» **What the task asks**
Starting with the line that contains "this 480×480 image." and stopping after the line that contains "this 900×450 image.", copy the entries below exactly. Include nothing else.
───── Entries supplied
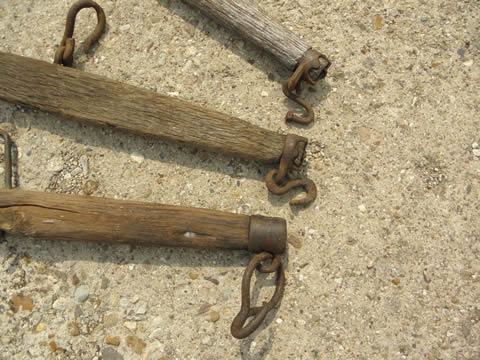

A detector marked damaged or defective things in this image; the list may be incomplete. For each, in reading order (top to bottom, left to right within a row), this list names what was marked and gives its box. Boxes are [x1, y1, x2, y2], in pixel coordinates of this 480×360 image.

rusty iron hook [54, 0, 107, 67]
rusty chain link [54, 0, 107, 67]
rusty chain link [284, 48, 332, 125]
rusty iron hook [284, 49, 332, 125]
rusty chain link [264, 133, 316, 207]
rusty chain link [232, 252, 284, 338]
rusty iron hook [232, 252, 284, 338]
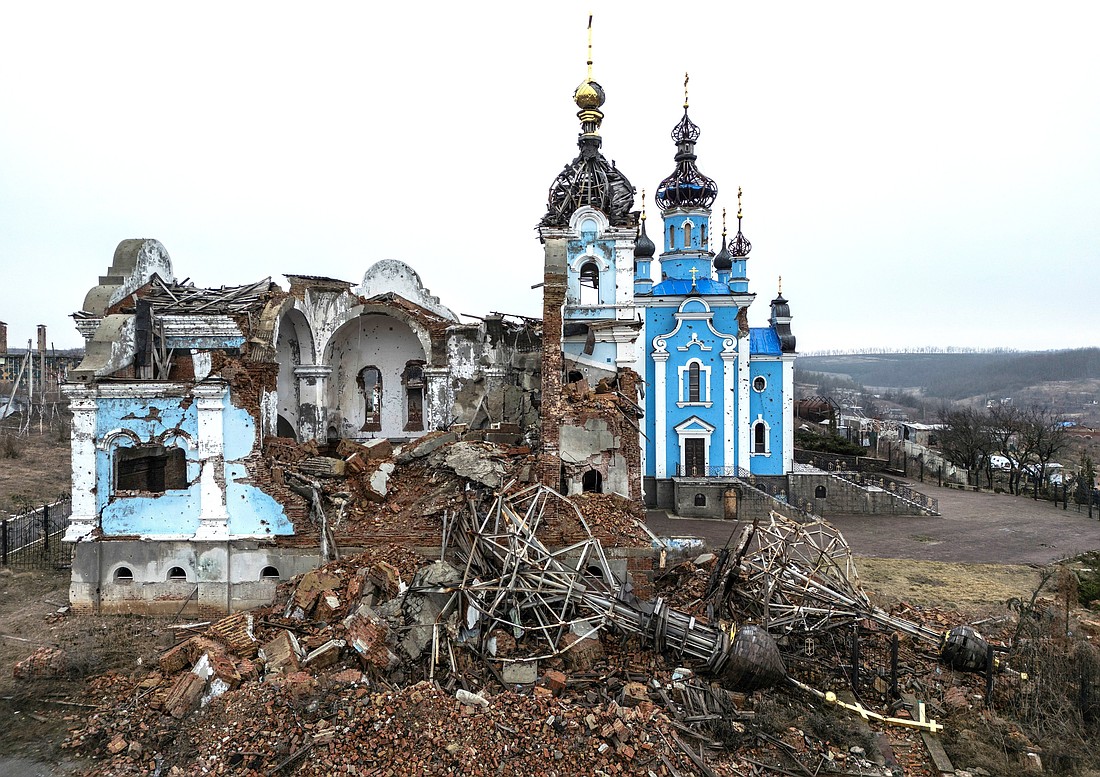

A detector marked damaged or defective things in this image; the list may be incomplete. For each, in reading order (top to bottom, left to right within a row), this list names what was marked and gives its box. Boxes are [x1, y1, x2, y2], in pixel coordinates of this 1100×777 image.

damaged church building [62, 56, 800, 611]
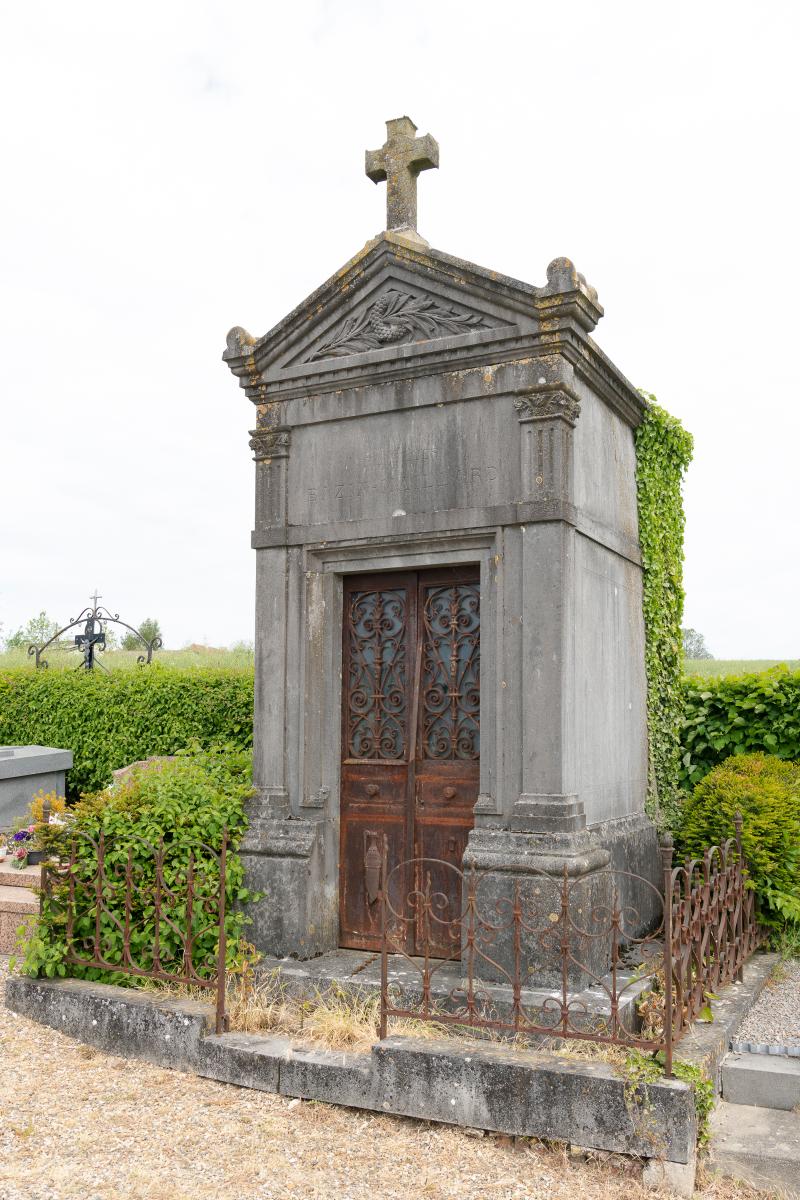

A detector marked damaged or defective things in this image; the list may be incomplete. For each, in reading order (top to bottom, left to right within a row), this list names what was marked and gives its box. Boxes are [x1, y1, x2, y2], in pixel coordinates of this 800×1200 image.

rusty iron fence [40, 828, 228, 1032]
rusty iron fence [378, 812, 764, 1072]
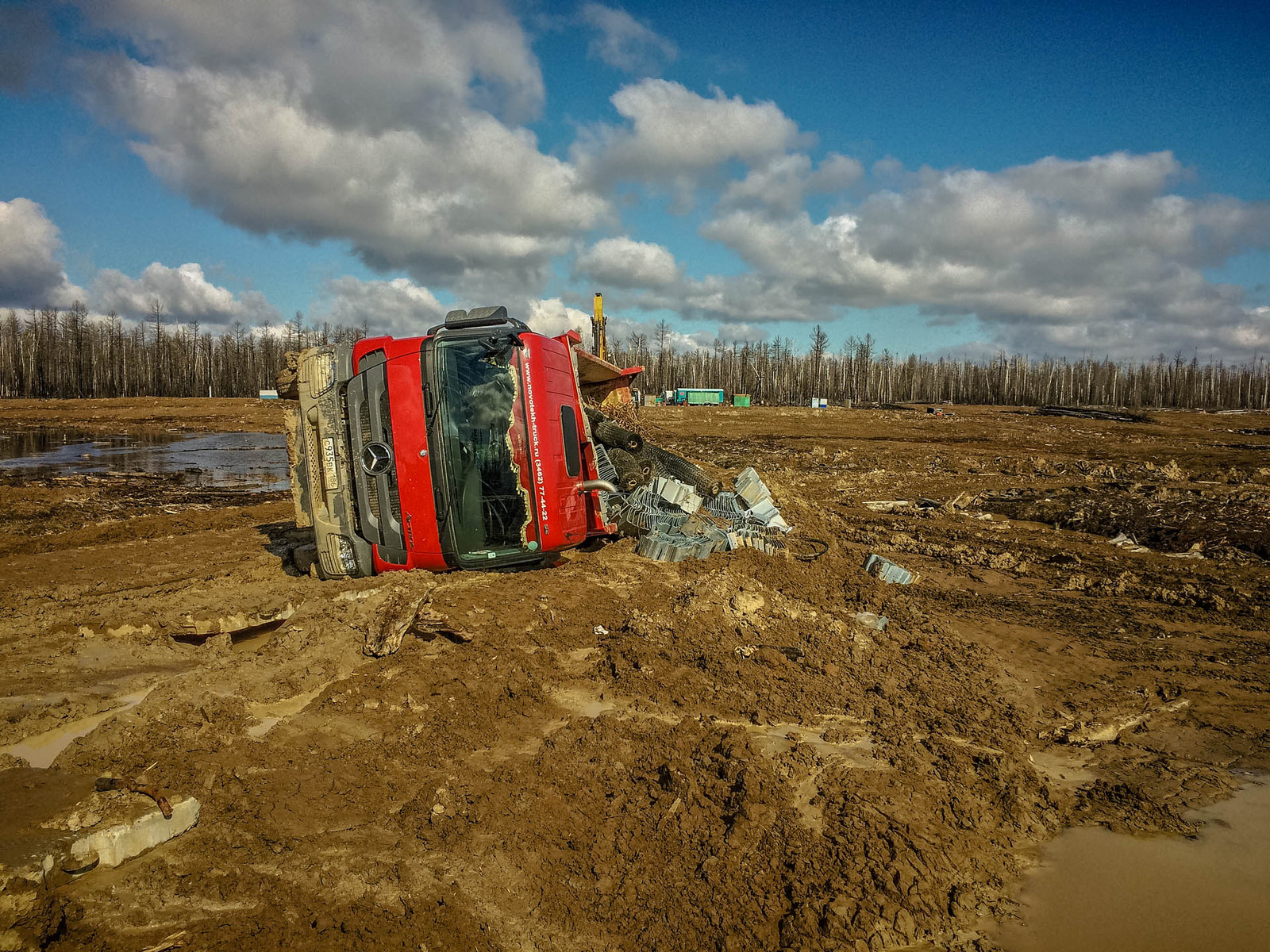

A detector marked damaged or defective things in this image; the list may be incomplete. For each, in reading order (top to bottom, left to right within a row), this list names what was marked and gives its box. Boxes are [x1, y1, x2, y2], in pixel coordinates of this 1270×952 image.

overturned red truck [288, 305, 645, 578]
──────────
───── Entries supplied
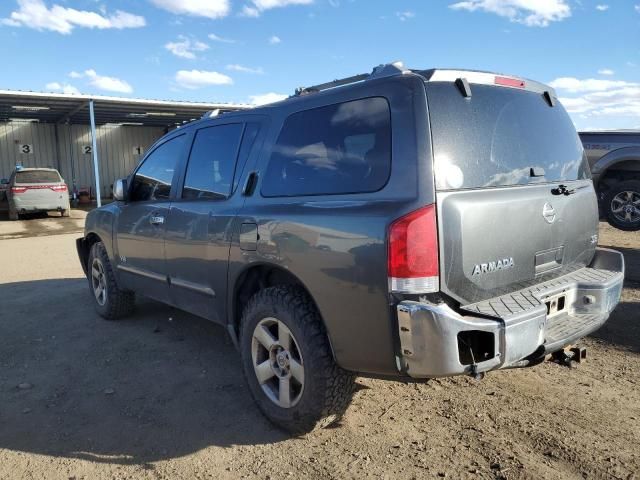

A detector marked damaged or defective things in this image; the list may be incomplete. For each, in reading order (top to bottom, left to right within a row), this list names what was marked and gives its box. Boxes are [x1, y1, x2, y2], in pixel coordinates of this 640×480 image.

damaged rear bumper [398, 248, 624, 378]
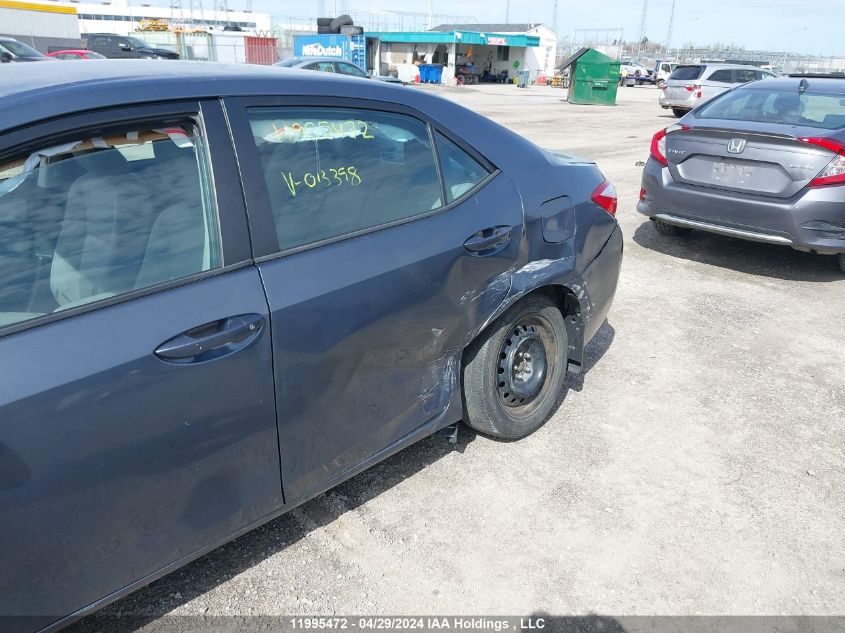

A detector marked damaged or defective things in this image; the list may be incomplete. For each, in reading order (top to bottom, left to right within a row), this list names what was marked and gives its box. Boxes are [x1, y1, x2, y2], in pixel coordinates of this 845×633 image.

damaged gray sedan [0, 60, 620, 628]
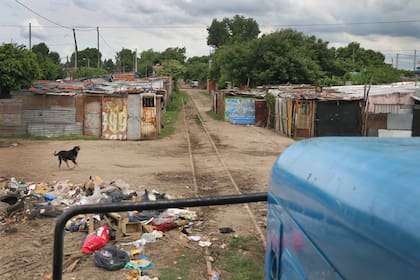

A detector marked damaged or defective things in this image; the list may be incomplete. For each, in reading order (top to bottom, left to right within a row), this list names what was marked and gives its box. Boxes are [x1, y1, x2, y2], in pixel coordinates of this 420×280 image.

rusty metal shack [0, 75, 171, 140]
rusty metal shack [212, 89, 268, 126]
──────────
───── Entries supplied
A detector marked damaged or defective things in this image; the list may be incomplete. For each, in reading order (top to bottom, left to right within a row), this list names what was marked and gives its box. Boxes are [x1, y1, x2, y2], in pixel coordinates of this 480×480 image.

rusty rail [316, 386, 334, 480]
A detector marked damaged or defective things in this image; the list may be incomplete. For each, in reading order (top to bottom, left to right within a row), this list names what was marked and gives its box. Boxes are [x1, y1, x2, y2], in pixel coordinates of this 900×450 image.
──────────
» **Exercise answer**
A detector marked damaged or defective things in this image; the list may be incomplete. For each, in reading order (top to bottom, left to right within a row), this list names what was marked and gives its box. Boxes are [x1, y1, x2, y2], in pixel coordinates of this 480×480 image.

rusty rail [316, 386, 334, 480]
A detector marked damaged or defective things in this image; the list may be incomplete. For each, in reading order (top to bottom, left to right within a row), this list names what was marked and gives its box. Boxes are [x1, y1, x2, y2], in pixel coordinates of this 900×450 image.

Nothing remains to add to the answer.